A cobbled road in Slovenia recalling World War I

We are used to seeing all sorts of things commemorating the dead on the Western Front in the First World War: the poppies, the centenaries, the memorials erected on the village green, the poetry.  So it came as a bit of a surprise, on a holiday in Slovenia, to find evidence of the effects of war in a very different part of Europe.

Slovenia was part of the Austro-Hungarian empire in 1914.  The area around Kranjska Gora, in western Slovenia, was strategically important for the war against Italy, and the Austro-Hungarian authorities ordered the building of a better road over the Vrsic pass, which rises to 1611m (about 5,900 feet), using Russian prisoners of war as labour.  The road was built in 1915, but disaster struck soon after.    A terrible avalanche in March 1916 killed around 100 Russian prisoners, who were by then being used to clear snow off the road, as well as destroying some of the equipment used to build the road.  As a result, avalanche protection was improved, and the road construction strengthened.
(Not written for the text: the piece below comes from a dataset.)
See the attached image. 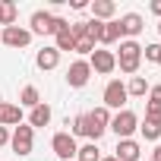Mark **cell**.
Returning <instances> with one entry per match:
<instances>
[{"mask_svg": "<svg viewBox=\"0 0 161 161\" xmlns=\"http://www.w3.org/2000/svg\"><path fill=\"white\" fill-rule=\"evenodd\" d=\"M35 63H38V69H54V66L60 63V51H57V47H44V51H38Z\"/></svg>", "mask_w": 161, "mask_h": 161, "instance_id": "cell-14", "label": "cell"}, {"mask_svg": "<svg viewBox=\"0 0 161 161\" xmlns=\"http://www.w3.org/2000/svg\"><path fill=\"white\" fill-rule=\"evenodd\" d=\"M117 13V3H114V0H95V3H92V16L101 22V19H108L111 22V16Z\"/></svg>", "mask_w": 161, "mask_h": 161, "instance_id": "cell-16", "label": "cell"}, {"mask_svg": "<svg viewBox=\"0 0 161 161\" xmlns=\"http://www.w3.org/2000/svg\"><path fill=\"white\" fill-rule=\"evenodd\" d=\"M139 63H142V47L136 44V41H120V57H117V66H120V73H136L139 69Z\"/></svg>", "mask_w": 161, "mask_h": 161, "instance_id": "cell-1", "label": "cell"}, {"mask_svg": "<svg viewBox=\"0 0 161 161\" xmlns=\"http://www.w3.org/2000/svg\"><path fill=\"white\" fill-rule=\"evenodd\" d=\"M148 92H152V101H155V104H161V86H152Z\"/></svg>", "mask_w": 161, "mask_h": 161, "instance_id": "cell-29", "label": "cell"}, {"mask_svg": "<svg viewBox=\"0 0 161 161\" xmlns=\"http://www.w3.org/2000/svg\"><path fill=\"white\" fill-rule=\"evenodd\" d=\"M120 38H123V32H120V22H117V19H111V22L101 25V41H104V44H114V41H120Z\"/></svg>", "mask_w": 161, "mask_h": 161, "instance_id": "cell-17", "label": "cell"}, {"mask_svg": "<svg viewBox=\"0 0 161 161\" xmlns=\"http://www.w3.org/2000/svg\"><path fill=\"white\" fill-rule=\"evenodd\" d=\"M111 130L117 133V139H130V136L139 130V117L123 108V111H117V114L111 117Z\"/></svg>", "mask_w": 161, "mask_h": 161, "instance_id": "cell-2", "label": "cell"}, {"mask_svg": "<svg viewBox=\"0 0 161 161\" xmlns=\"http://www.w3.org/2000/svg\"><path fill=\"white\" fill-rule=\"evenodd\" d=\"M19 123H22V108L0 101V126H19Z\"/></svg>", "mask_w": 161, "mask_h": 161, "instance_id": "cell-12", "label": "cell"}, {"mask_svg": "<svg viewBox=\"0 0 161 161\" xmlns=\"http://www.w3.org/2000/svg\"><path fill=\"white\" fill-rule=\"evenodd\" d=\"M152 161H161V145L155 148V155H152Z\"/></svg>", "mask_w": 161, "mask_h": 161, "instance_id": "cell-33", "label": "cell"}, {"mask_svg": "<svg viewBox=\"0 0 161 161\" xmlns=\"http://www.w3.org/2000/svg\"><path fill=\"white\" fill-rule=\"evenodd\" d=\"M152 13H155V16H161V0H155V3H152Z\"/></svg>", "mask_w": 161, "mask_h": 161, "instance_id": "cell-32", "label": "cell"}, {"mask_svg": "<svg viewBox=\"0 0 161 161\" xmlns=\"http://www.w3.org/2000/svg\"><path fill=\"white\" fill-rule=\"evenodd\" d=\"M0 25L3 29L16 25V3H10V0H0Z\"/></svg>", "mask_w": 161, "mask_h": 161, "instance_id": "cell-18", "label": "cell"}, {"mask_svg": "<svg viewBox=\"0 0 161 161\" xmlns=\"http://www.w3.org/2000/svg\"><path fill=\"white\" fill-rule=\"evenodd\" d=\"M0 41H3V44H10V47H29L32 32H29V29H22V25H10V29H3Z\"/></svg>", "mask_w": 161, "mask_h": 161, "instance_id": "cell-9", "label": "cell"}, {"mask_svg": "<svg viewBox=\"0 0 161 161\" xmlns=\"http://www.w3.org/2000/svg\"><path fill=\"white\" fill-rule=\"evenodd\" d=\"M139 133H142V136H145L148 142H155V139H161V126H158V123H148V120H145V123L139 126Z\"/></svg>", "mask_w": 161, "mask_h": 161, "instance_id": "cell-24", "label": "cell"}, {"mask_svg": "<svg viewBox=\"0 0 161 161\" xmlns=\"http://www.w3.org/2000/svg\"><path fill=\"white\" fill-rule=\"evenodd\" d=\"M142 54H145V60L161 63V44H148V47H142Z\"/></svg>", "mask_w": 161, "mask_h": 161, "instance_id": "cell-27", "label": "cell"}, {"mask_svg": "<svg viewBox=\"0 0 161 161\" xmlns=\"http://www.w3.org/2000/svg\"><path fill=\"white\" fill-rule=\"evenodd\" d=\"M10 142V133H7V126H0V145H7Z\"/></svg>", "mask_w": 161, "mask_h": 161, "instance_id": "cell-31", "label": "cell"}, {"mask_svg": "<svg viewBox=\"0 0 161 161\" xmlns=\"http://www.w3.org/2000/svg\"><path fill=\"white\" fill-rule=\"evenodd\" d=\"M35 104H41V95H38L35 86H25L22 95H19V108H35Z\"/></svg>", "mask_w": 161, "mask_h": 161, "instance_id": "cell-19", "label": "cell"}, {"mask_svg": "<svg viewBox=\"0 0 161 161\" xmlns=\"http://www.w3.org/2000/svg\"><path fill=\"white\" fill-rule=\"evenodd\" d=\"M101 25H104V22L89 19V22H86V38H89V41H101Z\"/></svg>", "mask_w": 161, "mask_h": 161, "instance_id": "cell-23", "label": "cell"}, {"mask_svg": "<svg viewBox=\"0 0 161 161\" xmlns=\"http://www.w3.org/2000/svg\"><path fill=\"white\" fill-rule=\"evenodd\" d=\"M69 7H73V10H86L89 3H86V0H69Z\"/></svg>", "mask_w": 161, "mask_h": 161, "instance_id": "cell-30", "label": "cell"}, {"mask_svg": "<svg viewBox=\"0 0 161 161\" xmlns=\"http://www.w3.org/2000/svg\"><path fill=\"white\" fill-rule=\"evenodd\" d=\"M139 155H142V148H139V142L136 139H117V161H139Z\"/></svg>", "mask_w": 161, "mask_h": 161, "instance_id": "cell-11", "label": "cell"}, {"mask_svg": "<svg viewBox=\"0 0 161 161\" xmlns=\"http://www.w3.org/2000/svg\"><path fill=\"white\" fill-rule=\"evenodd\" d=\"M148 161H152V158H148Z\"/></svg>", "mask_w": 161, "mask_h": 161, "instance_id": "cell-36", "label": "cell"}, {"mask_svg": "<svg viewBox=\"0 0 161 161\" xmlns=\"http://www.w3.org/2000/svg\"><path fill=\"white\" fill-rule=\"evenodd\" d=\"M51 148H54V155L63 158V161H76V152H79V145H76V139H73L69 133H57V136L51 139Z\"/></svg>", "mask_w": 161, "mask_h": 161, "instance_id": "cell-5", "label": "cell"}, {"mask_svg": "<svg viewBox=\"0 0 161 161\" xmlns=\"http://www.w3.org/2000/svg\"><path fill=\"white\" fill-rule=\"evenodd\" d=\"M89 123H92V130H89V139H101L104 136V130L111 126V111L108 108H95L92 114H89Z\"/></svg>", "mask_w": 161, "mask_h": 161, "instance_id": "cell-7", "label": "cell"}, {"mask_svg": "<svg viewBox=\"0 0 161 161\" xmlns=\"http://www.w3.org/2000/svg\"><path fill=\"white\" fill-rule=\"evenodd\" d=\"M117 22H120V32H123L130 41H133V38L145 29V22H142V16H139V13H126V16H120Z\"/></svg>", "mask_w": 161, "mask_h": 161, "instance_id": "cell-10", "label": "cell"}, {"mask_svg": "<svg viewBox=\"0 0 161 161\" xmlns=\"http://www.w3.org/2000/svg\"><path fill=\"white\" fill-rule=\"evenodd\" d=\"M51 25H54V16H51L47 10L32 13V35H54V32H51Z\"/></svg>", "mask_w": 161, "mask_h": 161, "instance_id": "cell-13", "label": "cell"}, {"mask_svg": "<svg viewBox=\"0 0 161 161\" xmlns=\"http://www.w3.org/2000/svg\"><path fill=\"white\" fill-rule=\"evenodd\" d=\"M54 47H57V51H73V47H76V38H73L69 32H60V35H57V44H54Z\"/></svg>", "mask_w": 161, "mask_h": 161, "instance_id": "cell-25", "label": "cell"}, {"mask_svg": "<svg viewBox=\"0 0 161 161\" xmlns=\"http://www.w3.org/2000/svg\"><path fill=\"white\" fill-rule=\"evenodd\" d=\"M32 142H35V133H32V126H25V123H19V126L13 130V136H10V145H13L16 155H32Z\"/></svg>", "mask_w": 161, "mask_h": 161, "instance_id": "cell-4", "label": "cell"}, {"mask_svg": "<svg viewBox=\"0 0 161 161\" xmlns=\"http://www.w3.org/2000/svg\"><path fill=\"white\" fill-rule=\"evenodd\" d=\"M73 51H79V54H92V51H95V41H89V38H79Z\"/></svg>", "mask_w": 161, "mask_h": 161, "instance_id": "cell-28", "label": "cell"}, {"mask_svg": "<svg viewBox=\"0 0 161 161\" xmlns=\"http://www.w3.org/2000/svg\"><path fill=\"white\" fill-rule=\"evenodd\" d=\"M89 66H92V73H101V76H108V73H114V69H117V57H114L111 51H92V60H89Z\"/></svg>", "mask_w": 161, "mask_h": 161, "instance_id": "cell-8", "label": "cell"}, {"mask_svg": "<svg viewBox=\"0 0 161 161\" xmlns=\"http://www.w3.org/2000/svg\"><path fill=\"white\" fill-rule=\"evenodd\" d=\"M145 92H148V82H145L142 76H133V79H130V86H126V95H136V98H142Z\"/></svg>", "mask_w": 161, "mask_h": 161, "instance_id": "cell-22", "label": "cell"}, {"mask_svg": "<svg viewBox=\"0 0 161 161\" xmlns=\"http://www.w3.org/2000/svg\"><path fill=\"white\" fill-rule=\"evenodd\" d=\"M89 130H92L89 114H79V117L73 120V133H69V136H73V139H76V136H89Z\"/></svg>", "mask_w": 161, "mask_h": 161, "instance_id": "cell-21", "label": "cell"}, {"mask_svg": "<svg viewBox=\"0 0 161 161\" xmlns=\"http://www.w3.org/2000/svg\"><path fill=\"white\" fill-rule=\"evenodd\" d=\"M145 120H148V123H158V126H161V104L148 101V108H145Z\"/></svg>", "mask_w": 161, "mask_h": 161, "instance_id": "cell-26", "label": "cell"}, {"mask_svg": "<svg viewBox=\"0 0 161 161\" xmlns=\"http://www.w3.org/2000/svg\"><path fill=\"white\" fill-rule=\"evenodd\" d=\"M158 35H161V22H158Z\"/></svg>", "mask_w": 161, "mask_h": 161, "instance_id": "cell-35", "label": "cell"}, {"mask_svg": "<svg viewBox=\"0 0 161 161\" xmlns=\"http://www.w3.org/2000/svg\"><path fill=\"white\" fill-rule=\"evenodd\" d=\"M89 76H92L89 60H73V63H69V69H66V82H69L73 89H82V86L89 82Z\"/></svg>", "mask_w": 161, "mask_h": 161, "instance_id": "cell-6", "label": "cell"}, {"mask_svg": "<svg viewBox=\"0 0 161 161\" xmlns=\"http://www.w3.org/2000/svg\"><path fill=\"white\" fill-rule=\"evenodd\" d=\"M126 86L120 82V79H111V82L104 86V108L111 111V108H117V111H123V104H126Z\"/></svg>", "mask_w": 161, "mask_h": 161, "instance_id": "cell-3", "label": "cell"}, {"mask_svg": "<svg viewBox=\"0 0 161 161\" xmlns=\"http://www.w3.org/2000/svg\"><path fill=\"white\" fill-rule=\"evenodd\" d=\"M101 161H117V158H114V155H111V158H101Z\"/></svg>", "mask_w": 161, "mask_h": 161, "instance_id": "cell-34", "label": "cell"}, {"mask_svg": "<svg viewBox=\"0 0 161 161\" xmlns=\"http://www.w3.org/2000/svg\"><path fill=\"white\" fill-rule=\"evenodd\" d=\"M76 161H101V152H98V145H95V142L82 145V148L76 152Z\"/></svg>", "mask_w": 161, "mask_h": 161, "instance_id": "cell-20", "label": "cell"}, {"mask_svg": "<svg viewBox=\"0 0 161 161\" xmlns=\"http://www.w3.org/2000/svg\"><path fill=\"white\" fill-rule=\"evenodd\" d=\"M51 117H54V114H51V108H47V104L41 101V104H35V108H32L29 126H32V130H35V126H47V123H51Z\"/></svg>", "mask_w": 161, "mask_h": 161, "instance_id": "cell-15", "label": "cell"}]
</instances>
You can still see some of the results of this labour: some of the cobble stones on the many hairpin bends on the road from Kranjska Gora to Vrsic, are originals from the rebuilding during World War I.  There is a small wooden chapel, built in the Russian style, to commemorate the men who lost their lives in the avalanche.  But maybe the more lasting memorial is those cobble stones that their successors put down, which are still benefiting travellers today.